=== Begin Enclosure ===

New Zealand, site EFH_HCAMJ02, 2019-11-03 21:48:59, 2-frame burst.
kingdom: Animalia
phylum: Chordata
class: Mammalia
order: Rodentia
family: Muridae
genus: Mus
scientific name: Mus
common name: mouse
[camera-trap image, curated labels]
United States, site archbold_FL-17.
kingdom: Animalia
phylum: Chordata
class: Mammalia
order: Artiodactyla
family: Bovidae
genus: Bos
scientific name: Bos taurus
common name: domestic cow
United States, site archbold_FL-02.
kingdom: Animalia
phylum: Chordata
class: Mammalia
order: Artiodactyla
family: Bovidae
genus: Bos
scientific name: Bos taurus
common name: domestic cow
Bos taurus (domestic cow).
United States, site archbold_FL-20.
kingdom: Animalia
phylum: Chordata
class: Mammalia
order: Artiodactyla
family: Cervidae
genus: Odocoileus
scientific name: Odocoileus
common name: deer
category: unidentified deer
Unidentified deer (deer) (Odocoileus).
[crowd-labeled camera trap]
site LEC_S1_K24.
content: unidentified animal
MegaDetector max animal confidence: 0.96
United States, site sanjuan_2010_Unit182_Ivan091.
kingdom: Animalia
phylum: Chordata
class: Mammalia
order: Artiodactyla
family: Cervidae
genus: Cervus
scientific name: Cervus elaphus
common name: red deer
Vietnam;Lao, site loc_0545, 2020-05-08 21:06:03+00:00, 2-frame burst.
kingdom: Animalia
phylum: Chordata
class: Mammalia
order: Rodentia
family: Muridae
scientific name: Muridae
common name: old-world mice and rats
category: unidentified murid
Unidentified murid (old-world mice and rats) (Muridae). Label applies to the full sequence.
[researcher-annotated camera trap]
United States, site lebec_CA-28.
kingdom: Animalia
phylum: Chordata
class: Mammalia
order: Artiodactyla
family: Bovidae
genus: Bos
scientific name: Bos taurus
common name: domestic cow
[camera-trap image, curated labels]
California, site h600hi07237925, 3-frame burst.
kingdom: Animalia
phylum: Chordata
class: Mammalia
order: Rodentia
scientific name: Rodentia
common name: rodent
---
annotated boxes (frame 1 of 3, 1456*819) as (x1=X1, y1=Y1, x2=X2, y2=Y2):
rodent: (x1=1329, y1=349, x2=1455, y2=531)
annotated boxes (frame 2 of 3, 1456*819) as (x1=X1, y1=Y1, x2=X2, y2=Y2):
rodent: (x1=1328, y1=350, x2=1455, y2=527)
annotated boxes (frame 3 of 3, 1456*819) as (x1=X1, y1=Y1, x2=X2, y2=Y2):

=== End Enclosure ===

■ YOUR OBJECTIVE
The expected answer is a word-for-word copy of every line from the one that contains "common name: rodent" through the final line of the material.

■ RESULT
common name: rodent
---
annotated boxes (frame 1 of 3, 1456*819) as (x1=X1, y1=Y1, x2=X2, y2=Y2):
rodent: (x1=1329, y1=349, x2=1455, y2=531)
annotated boxes (frame 2 of 3, 1456*819) as (x1=X1, y1=Y1, x2=X2, y2=Y2):
rodent: (x1=1328, y1=350, x2=1455, y2=527)
annotated boxes (frame 3 of 3, 1456*819) as (x1=X1, y1=Y1, x2=X2, y2=Y2):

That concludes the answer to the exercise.